Ambrisentan, a selective endothelin-A-receptor antagonist, and tadalafil, a phosphodiesterase type 5 inhibitor, target different intracellular pathways known to have dysfunctional signaling in PAH, so researchers expected them to have an additive effect when combined. The study findings support the rationale of targeting multiple affected pathways early in the course of PAH, rather than following the traditional approach of sequentially adding newer agents to established background therapy, said Dr. Nazzareno Galie of the department of experimental, diagnostic, and specialty medicine, University of Bologna (Italy), and his associates.
The 4-year, industry-sponsored trial involved 500 adults treated at 120 medical centers in 14 countries for PAH with World Health Organization functional class II or III symptoms. It included patients whose disorder was idiopathic; hereditary; or associated with connective tissue disease, drugs or toxins, stable HIV infection, or repaired congenital heart defects.
The mean age of participants was 54.4 years, and 78% were women. The mean pulmonary artery pressure was 48.7 mm Hg, and mean 6-minute walk distance was 353 m at baseline. A total of 253 patients were randomly assigned to receive oral, once-daily combination therapy, 126 to receive ambrisentan plus placebo, and 121 to receive tadalafil plus placebo. They were assessed at monthly intervals during the 24-week treatment period and were allowed to continue therapy indefinitely. The mean duration of use of the study medication was 517 days. Patients were followed up a final time 1 month after taking their last dose of study medication.
The primary efficacy endpoint was the first event of clinical failure, which was a composite of death, hospitalization for worsening PAH, disease progression, or unsatisfactory long-term treatment response. Only 18% of the combination-therapy group reached this endpoint, compared with 34% of the ambrisentan group, 28% of the tadalafil group, and 31% of the pooled-monotherapy group. The hazard ratios for the primary endpoint were 0.50 for the combination therapy versus pooled monotherapy, 0.48 for combination therapy versus ambrisentan alone, and 0.53 for combination therapy versus tadalafil alone.

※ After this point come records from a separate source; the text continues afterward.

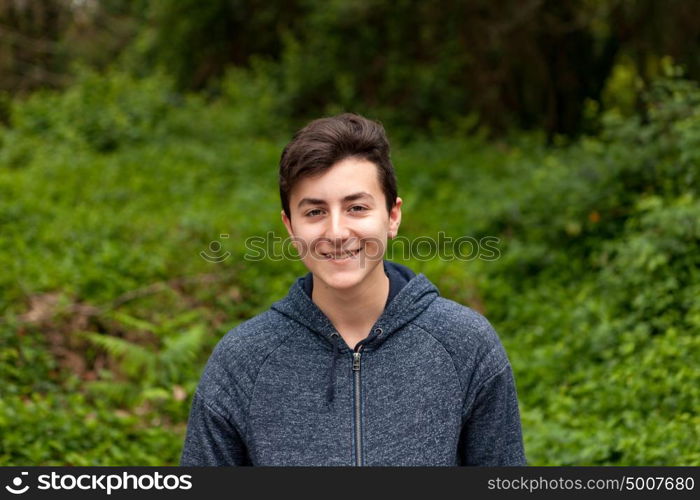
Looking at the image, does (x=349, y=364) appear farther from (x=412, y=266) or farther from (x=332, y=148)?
(x=412, y=266)

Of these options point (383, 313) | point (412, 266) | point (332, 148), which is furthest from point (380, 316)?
point (412, 266)

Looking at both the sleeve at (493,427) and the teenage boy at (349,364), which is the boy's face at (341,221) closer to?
the teenage boy at (349,364)

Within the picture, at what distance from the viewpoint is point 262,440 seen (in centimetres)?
245

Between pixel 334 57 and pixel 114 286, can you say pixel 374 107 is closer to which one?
pixel 334 57

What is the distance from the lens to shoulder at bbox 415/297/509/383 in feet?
8.17

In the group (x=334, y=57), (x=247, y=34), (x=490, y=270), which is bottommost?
(x=490, y=270)

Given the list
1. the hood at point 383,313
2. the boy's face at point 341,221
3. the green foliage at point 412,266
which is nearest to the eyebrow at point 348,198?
the boy's face at point 341,221

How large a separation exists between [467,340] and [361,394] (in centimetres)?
35

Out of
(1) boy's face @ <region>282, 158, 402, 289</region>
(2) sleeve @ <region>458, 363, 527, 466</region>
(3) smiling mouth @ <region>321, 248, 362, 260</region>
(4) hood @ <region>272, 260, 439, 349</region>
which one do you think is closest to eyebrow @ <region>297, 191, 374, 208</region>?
(1) boy's face @ <region>282, 158, 402, 289</region>

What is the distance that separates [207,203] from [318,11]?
6.46 metres

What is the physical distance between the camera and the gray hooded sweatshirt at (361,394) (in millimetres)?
2434

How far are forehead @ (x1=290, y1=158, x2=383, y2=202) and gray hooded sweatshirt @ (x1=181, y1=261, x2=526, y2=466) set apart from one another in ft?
1.11

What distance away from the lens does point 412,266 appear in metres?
8.90
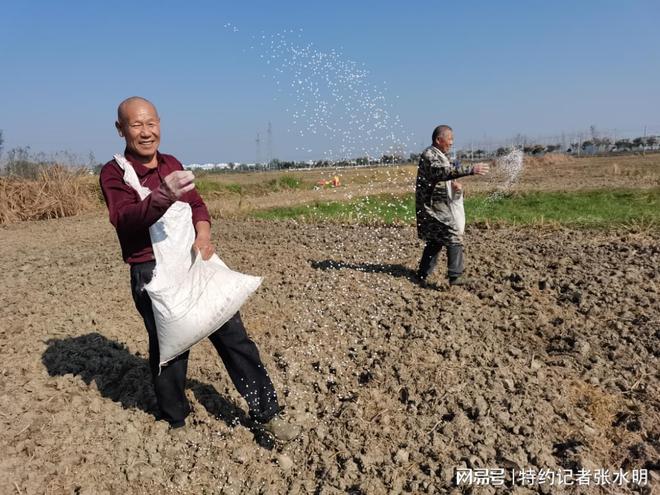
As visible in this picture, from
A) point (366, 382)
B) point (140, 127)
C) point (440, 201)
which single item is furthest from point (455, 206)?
point (140, 127)

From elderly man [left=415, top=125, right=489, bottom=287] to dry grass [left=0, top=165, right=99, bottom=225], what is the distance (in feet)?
42.1

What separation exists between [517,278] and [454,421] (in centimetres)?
278

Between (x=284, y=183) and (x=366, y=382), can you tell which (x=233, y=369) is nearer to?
(x=366, y=382)

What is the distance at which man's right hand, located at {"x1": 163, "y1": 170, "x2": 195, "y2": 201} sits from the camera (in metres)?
2.11

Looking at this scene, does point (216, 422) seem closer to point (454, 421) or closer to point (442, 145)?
point (454, 421)

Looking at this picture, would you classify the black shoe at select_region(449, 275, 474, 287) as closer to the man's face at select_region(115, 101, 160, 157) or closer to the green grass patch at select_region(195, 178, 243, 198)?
the man's face at select_region(115, 101, 160, 157)

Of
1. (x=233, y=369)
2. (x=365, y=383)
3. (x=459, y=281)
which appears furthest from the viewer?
(x=459, y=281)

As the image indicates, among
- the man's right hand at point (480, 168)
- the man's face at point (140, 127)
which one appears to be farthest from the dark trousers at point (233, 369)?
the man's right hand at point (480, 168)

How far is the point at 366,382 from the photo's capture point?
3.54 m

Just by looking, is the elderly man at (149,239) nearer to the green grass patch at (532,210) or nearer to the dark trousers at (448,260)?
the dark trousers at (448,260)

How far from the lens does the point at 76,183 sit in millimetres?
15430

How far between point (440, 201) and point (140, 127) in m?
3.29

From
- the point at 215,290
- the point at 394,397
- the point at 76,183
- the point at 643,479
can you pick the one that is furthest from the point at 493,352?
the point at 76,183

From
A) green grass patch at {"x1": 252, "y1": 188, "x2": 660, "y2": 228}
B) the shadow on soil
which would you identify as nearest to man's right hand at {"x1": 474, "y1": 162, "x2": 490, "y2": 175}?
the shadow on soil
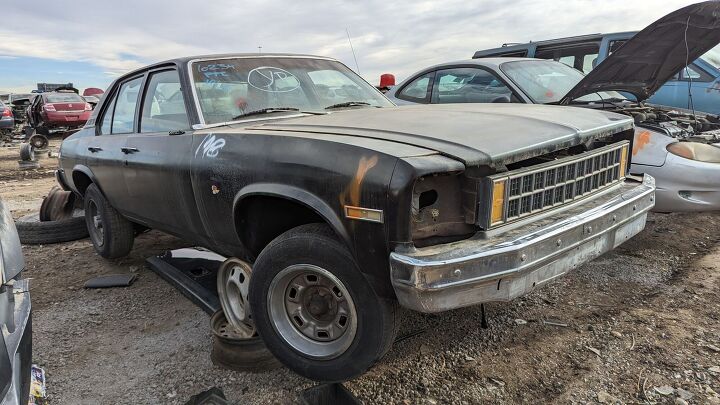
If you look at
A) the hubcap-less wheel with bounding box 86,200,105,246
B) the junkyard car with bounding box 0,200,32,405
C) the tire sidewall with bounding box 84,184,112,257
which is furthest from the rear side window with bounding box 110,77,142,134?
the junkyard car with bounding box 0,200,32,405

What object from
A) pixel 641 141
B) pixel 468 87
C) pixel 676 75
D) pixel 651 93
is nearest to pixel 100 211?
pixel 468 87

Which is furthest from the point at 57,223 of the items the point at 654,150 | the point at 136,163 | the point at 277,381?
the point at 654,150

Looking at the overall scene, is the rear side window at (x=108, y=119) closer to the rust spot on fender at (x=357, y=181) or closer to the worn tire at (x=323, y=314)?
the worn tire at (x=323, y=314)

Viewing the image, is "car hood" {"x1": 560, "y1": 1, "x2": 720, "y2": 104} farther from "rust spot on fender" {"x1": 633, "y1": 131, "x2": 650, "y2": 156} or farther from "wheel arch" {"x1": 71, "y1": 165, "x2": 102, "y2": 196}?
"wheel arch" {"x1": 71, "y1": 165, "x2": 102, "y2": 196}

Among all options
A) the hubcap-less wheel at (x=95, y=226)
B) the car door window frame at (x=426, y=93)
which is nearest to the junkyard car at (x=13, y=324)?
the hubcap-less wheel at (x=95, y=226)

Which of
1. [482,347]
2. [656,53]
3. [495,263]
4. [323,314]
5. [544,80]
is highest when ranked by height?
[656,53]

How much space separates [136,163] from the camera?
3.50m

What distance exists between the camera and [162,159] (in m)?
3.16

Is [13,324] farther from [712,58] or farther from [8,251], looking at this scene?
[712,58]

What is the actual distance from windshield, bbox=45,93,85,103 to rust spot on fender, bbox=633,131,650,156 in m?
18.3

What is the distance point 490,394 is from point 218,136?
1.95m

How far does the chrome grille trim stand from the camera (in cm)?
217

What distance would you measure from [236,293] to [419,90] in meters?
4.19

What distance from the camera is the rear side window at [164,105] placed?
3225 millimetres
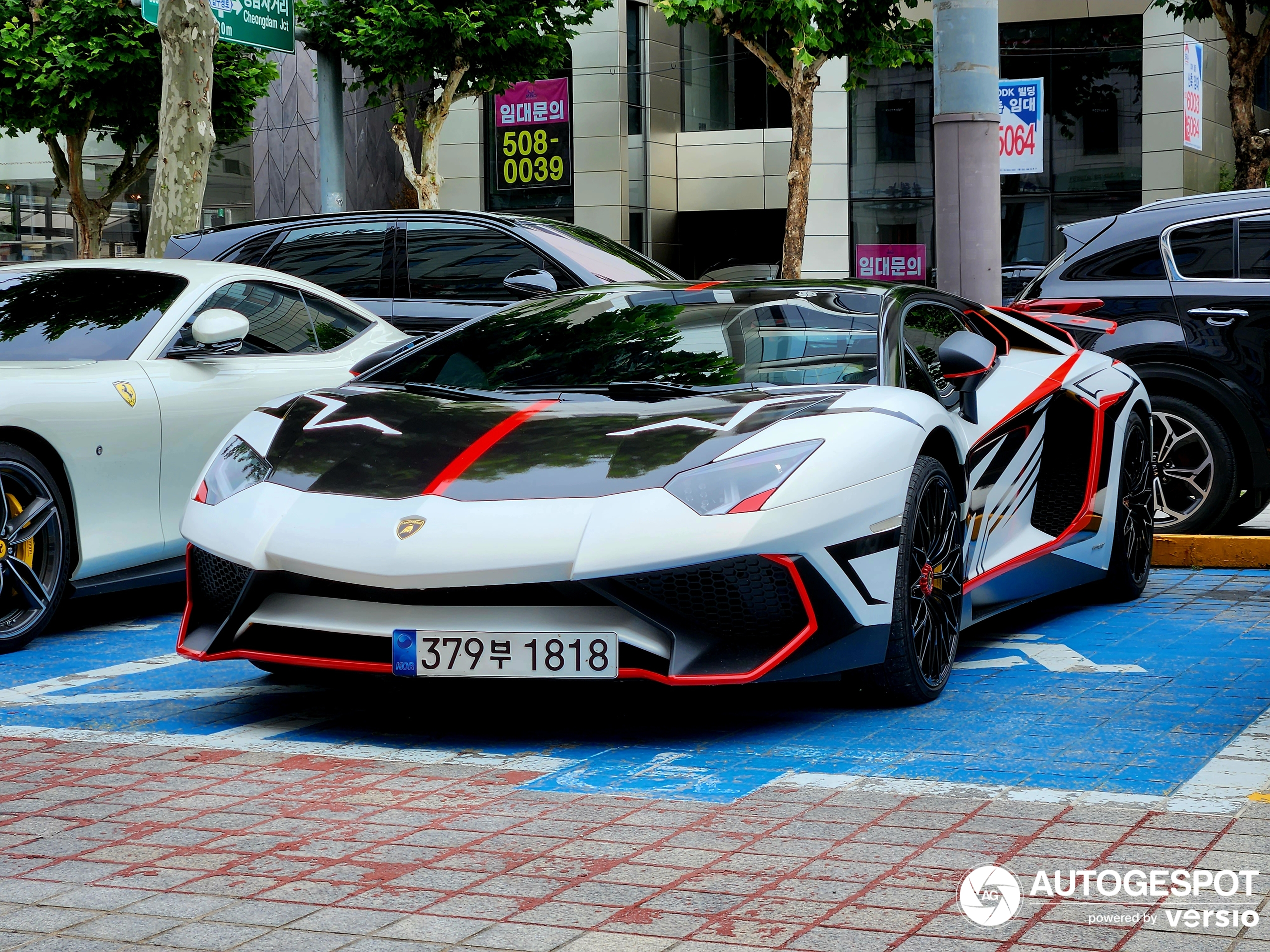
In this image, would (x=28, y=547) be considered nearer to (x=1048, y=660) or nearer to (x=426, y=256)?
(x=1048, y=660)

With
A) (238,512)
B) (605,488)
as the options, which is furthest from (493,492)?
(238,512)

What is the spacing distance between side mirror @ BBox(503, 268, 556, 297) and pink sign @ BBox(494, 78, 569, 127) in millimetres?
23236

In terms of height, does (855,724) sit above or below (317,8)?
below

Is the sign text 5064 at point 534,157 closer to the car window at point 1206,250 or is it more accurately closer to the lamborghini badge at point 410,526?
the car window at point 1206,250

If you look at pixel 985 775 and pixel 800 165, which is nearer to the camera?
pixel 985 775

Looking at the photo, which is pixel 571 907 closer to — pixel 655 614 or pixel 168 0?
pixel 655 614

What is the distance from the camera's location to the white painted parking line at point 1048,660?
5414mm

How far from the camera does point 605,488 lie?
14.1 feet

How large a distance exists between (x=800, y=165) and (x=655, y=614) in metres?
20.2

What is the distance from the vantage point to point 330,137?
18.4m

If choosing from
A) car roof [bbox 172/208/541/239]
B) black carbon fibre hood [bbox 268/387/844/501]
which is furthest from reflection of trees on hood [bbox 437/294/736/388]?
car roof [bbox 172/208/541/239]

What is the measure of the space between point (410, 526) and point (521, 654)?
0.44 meters

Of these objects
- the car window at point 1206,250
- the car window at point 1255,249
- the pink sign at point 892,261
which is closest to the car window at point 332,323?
the car window at point 1206,250

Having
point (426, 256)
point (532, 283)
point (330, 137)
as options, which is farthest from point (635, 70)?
point (532, 283)
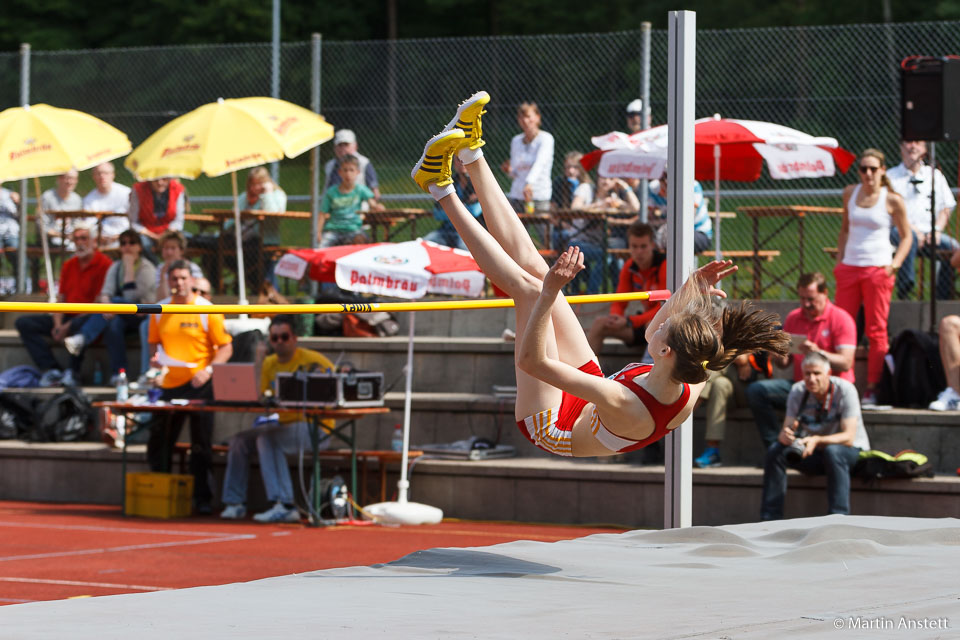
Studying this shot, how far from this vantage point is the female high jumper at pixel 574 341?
487 cm

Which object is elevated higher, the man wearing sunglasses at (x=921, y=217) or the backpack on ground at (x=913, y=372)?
the man wearing sunglasses at (x=921, y=217)

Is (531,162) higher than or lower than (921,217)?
higher

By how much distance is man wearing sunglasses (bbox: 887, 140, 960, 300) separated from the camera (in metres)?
10.4

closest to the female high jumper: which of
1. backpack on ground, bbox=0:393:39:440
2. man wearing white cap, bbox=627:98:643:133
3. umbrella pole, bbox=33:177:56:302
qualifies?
man wearing white cap, bbox=627:98:643:133

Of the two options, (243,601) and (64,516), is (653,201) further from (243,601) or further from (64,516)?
(243,601)

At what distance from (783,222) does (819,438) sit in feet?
12.2

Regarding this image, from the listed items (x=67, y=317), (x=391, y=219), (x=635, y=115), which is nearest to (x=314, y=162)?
(x=391, y=219)

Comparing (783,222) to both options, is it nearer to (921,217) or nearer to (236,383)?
(921,217)

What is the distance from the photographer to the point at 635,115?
11.4 meters

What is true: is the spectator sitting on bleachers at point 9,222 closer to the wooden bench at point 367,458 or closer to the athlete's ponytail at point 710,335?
the wooden bench at point 367,458

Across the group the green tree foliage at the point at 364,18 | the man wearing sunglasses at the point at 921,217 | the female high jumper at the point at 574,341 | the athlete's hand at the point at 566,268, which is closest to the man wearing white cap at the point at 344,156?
the man wearing sunglasses at the point at 921,217

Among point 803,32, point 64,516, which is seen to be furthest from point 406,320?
point 803,32

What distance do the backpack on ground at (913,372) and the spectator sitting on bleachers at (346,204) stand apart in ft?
15.3

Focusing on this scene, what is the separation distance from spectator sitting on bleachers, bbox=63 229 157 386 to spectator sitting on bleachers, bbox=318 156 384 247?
1517 mm
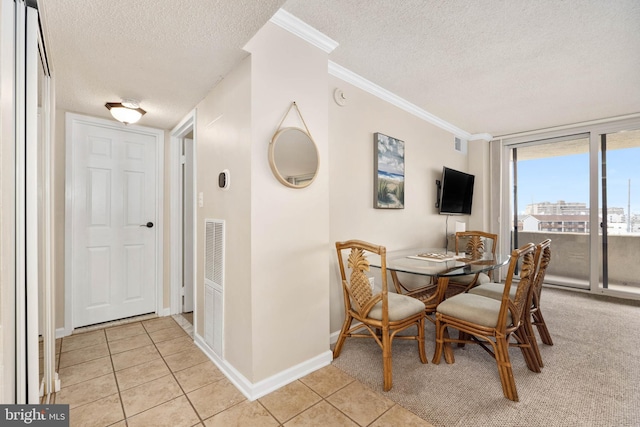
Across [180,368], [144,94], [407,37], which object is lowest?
[180,368]

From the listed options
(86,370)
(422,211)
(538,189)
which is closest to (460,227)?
(422,211)

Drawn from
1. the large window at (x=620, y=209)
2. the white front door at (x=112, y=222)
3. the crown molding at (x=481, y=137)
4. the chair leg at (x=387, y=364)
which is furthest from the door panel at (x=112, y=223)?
the large window at (x=620, y=209)

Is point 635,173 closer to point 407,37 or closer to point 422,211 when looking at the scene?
point 422,211

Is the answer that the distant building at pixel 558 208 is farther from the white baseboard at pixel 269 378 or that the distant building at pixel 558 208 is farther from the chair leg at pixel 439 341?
the white baseboard at pixel 269 378

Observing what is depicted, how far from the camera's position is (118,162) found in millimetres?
3016

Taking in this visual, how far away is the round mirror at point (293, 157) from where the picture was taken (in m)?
1.84

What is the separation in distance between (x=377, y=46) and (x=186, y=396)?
9.40 feet

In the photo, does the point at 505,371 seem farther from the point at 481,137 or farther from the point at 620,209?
the point at 481,137

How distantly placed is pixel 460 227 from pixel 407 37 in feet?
9.08

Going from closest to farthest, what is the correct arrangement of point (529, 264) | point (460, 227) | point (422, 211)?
point (529, 264), point (422, 211), point (460, 227)

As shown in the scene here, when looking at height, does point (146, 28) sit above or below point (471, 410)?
above

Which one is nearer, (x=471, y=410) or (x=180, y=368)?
(x=471, y=410)

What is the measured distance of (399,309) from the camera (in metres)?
1.95

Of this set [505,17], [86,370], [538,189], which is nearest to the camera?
[505,17]
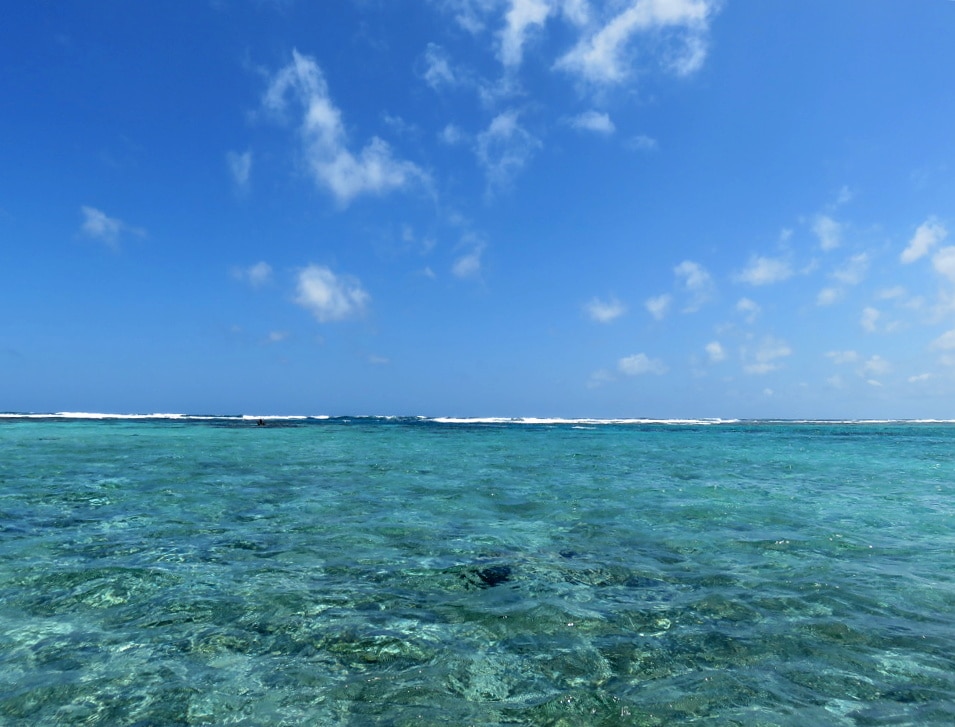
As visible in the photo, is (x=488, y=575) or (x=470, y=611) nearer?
(x=470, y=611)

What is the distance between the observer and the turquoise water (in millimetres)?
5332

This treatment benefit was mainly driven by one component of the combined endpoint: The rate of hospitalization for worsening PAH was three times higher with the two monotherapies (12%) than with combination therapy (4%). Improvement in the secondary endpoints of change in N-terminal pro–brain natriuretic peptide level, the percentage of participants with a satisfactory treatment response, and change in 6-minute walk distance all significantly favored the combination therapy, Dr. Galie and his associates said (N Engl J Med. 2015 Aug 27. doi: 10.1056/NEJMoa1413687).It is important to note, however, that “despite improvements in a variety of factors with combination therapy, we found no significant difference in WHO functional class among the study groups at week 24,” they wrote.
The combination of ambrisentan and tadalafil produced more adverse effects than either monotherapy, but the rate of discontinuation of a study drug and the rate of serious adverse events were similar across the three study groups. The most frequent adverse effects were peripheral edema, headache, nasal congestion, and anemia.
The AMBITION study was funded by Gilead Sciences and GlaxoSmithKline, which designed the trial, collected and analyzed the data, and wrote the report in conjunction with the authors. Gilead Sciences, GlaxoSmithKline, and Eli Lilly provided the study drugs. Dr. Galie reported receiving grants and personal fees from GlaxoSmithKline, Actelion, Bayer, and Pfizer; his associates reported ties to numerous industry sources.